Hawn etc.’s lawsuit raises the obvious questions: Why didn’t anybody do anything about Hughes before 2013? Or about the other alleged abuse incidents?

MHP says to call the FBI.

The FBI’s Office of Information Policy in Washington, D.C., continues to retain a Daily Journal request to examine its investigation file of the Hughes case.

About Berthay’s claim under oath that Sheriff Johnson told him he was going to contact the FBI, Johnson says no.

“I do not recall talking to Berthay nor do I recall any further action on our part after the initial meeting between my chief deputy and the Highway Patrol,” Johnson said, referring to the 2007 stomping incident.

“This was the meeting we presented them with the video about the incident in question. Since that meeting, we did not have any further contact with anyone until the FBI contacted us some years later and requested information. At that time we cooperated with the FBI.”

As to claims like Moore’s and Seawright’s, Johnson said he isn’t aware of “any other offenses” involving a Hughes attack on anyone else in the jail.

“The only one that was brought to my attention occurred outside the jail at a traffic stop,” the sheriff said, referring to Moore, “and I met with the complainant and gave her the information to contact the MHP.

“I know that advice was followed because I received a cc letter that she sent to MHP.”

The current district attorney’s administration, which took office in 2012, has not received any information about these allegations by Hawn, Seawright or the other plaintiffs in the lawsuit.

A spokesman said to call MHP about whether it’s conducting its own investigation.

In the meanwhile, 41-year-old Hughes bides his time in a Big Spring, Texas, low-security prison.

His estimated release date is Jan. 9, 2016.

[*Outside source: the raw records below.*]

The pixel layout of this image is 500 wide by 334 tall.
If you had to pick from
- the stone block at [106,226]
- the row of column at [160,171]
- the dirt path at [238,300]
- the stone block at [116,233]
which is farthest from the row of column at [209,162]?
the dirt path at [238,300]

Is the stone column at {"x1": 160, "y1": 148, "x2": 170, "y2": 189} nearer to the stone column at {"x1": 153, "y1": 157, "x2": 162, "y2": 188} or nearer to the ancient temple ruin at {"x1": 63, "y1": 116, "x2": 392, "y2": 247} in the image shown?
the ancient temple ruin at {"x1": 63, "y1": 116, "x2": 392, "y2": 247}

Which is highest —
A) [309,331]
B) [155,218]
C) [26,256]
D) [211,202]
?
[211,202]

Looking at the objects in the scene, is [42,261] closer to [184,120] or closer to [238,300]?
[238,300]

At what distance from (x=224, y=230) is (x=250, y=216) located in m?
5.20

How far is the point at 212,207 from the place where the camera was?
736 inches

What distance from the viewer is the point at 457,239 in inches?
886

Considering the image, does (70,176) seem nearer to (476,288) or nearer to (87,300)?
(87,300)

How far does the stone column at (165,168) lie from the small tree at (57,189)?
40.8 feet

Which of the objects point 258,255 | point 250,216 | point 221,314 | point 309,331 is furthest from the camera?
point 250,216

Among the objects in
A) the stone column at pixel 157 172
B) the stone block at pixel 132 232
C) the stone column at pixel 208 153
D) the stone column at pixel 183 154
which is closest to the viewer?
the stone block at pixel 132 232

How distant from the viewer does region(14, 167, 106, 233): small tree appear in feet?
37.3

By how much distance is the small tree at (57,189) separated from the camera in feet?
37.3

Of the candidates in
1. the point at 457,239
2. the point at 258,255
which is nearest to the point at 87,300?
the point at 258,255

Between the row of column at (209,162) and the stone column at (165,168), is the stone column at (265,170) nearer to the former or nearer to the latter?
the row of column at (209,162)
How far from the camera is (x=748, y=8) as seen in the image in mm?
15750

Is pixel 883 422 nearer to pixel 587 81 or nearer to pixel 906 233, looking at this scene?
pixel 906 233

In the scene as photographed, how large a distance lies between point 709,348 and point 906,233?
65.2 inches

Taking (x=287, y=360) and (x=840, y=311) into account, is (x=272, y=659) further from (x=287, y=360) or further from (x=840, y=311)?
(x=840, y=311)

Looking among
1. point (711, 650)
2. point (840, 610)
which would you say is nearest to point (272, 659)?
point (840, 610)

patsy.brumfield@journalinc.com

  • barney fife

    No longer is there any such thing as ” … protect & serve ….” from these thugs wearing badges, carrying guns & funded by the taxpayers — unless you’re a fellow badge wearer. Kops protect kops first … and then maybe the public.

  • TWBDB

    Yesterday, our local news told of a 61 year old lady, weilding a kitchen knife in her yard, being shot to death by police officers. A couple weeks ago, a 16 year old teenager with a BB-gun made to look like an automatic rifle was shot to death by police officers. I’m all about law enforcement erring on the side of caution, I’m certainly not the one putting my life on the line everyday either, so I’m slow to speak about these things but …..whatever happened to firing a warning shot or shooting someone in the leg? The accuracy of the shots fired in both these instances speak to the accuracy of the firearms and firearms training of the officers.

    • FrereJocques

      It boils down to what they think they can legally get away with. The magic phrase, “Self-Defense” covers a multitude of sins.

      In all fairness, all cops aren’t like Christopher Hughes. We are tarring a lot of innocent and decent cops with a broad brush. But those like Mr. Hughes deserve what’s coming to them. Some cops pin on that badge and strap on that gun, and they think they are God manifested here on Earth. They give all good cops a bad name.

      • barney fife

        The term “good cop” is fast becoming an oxymoron.

    • Winston Smith

      I agree that police have really become more militarized and seem quicker to escalate a situation to a gunfight. But as for warning shots, or shooting to maim, nobody does that. You aim for center mass because it’s the easiest spot to hit, and a potential miss can injure a bystander.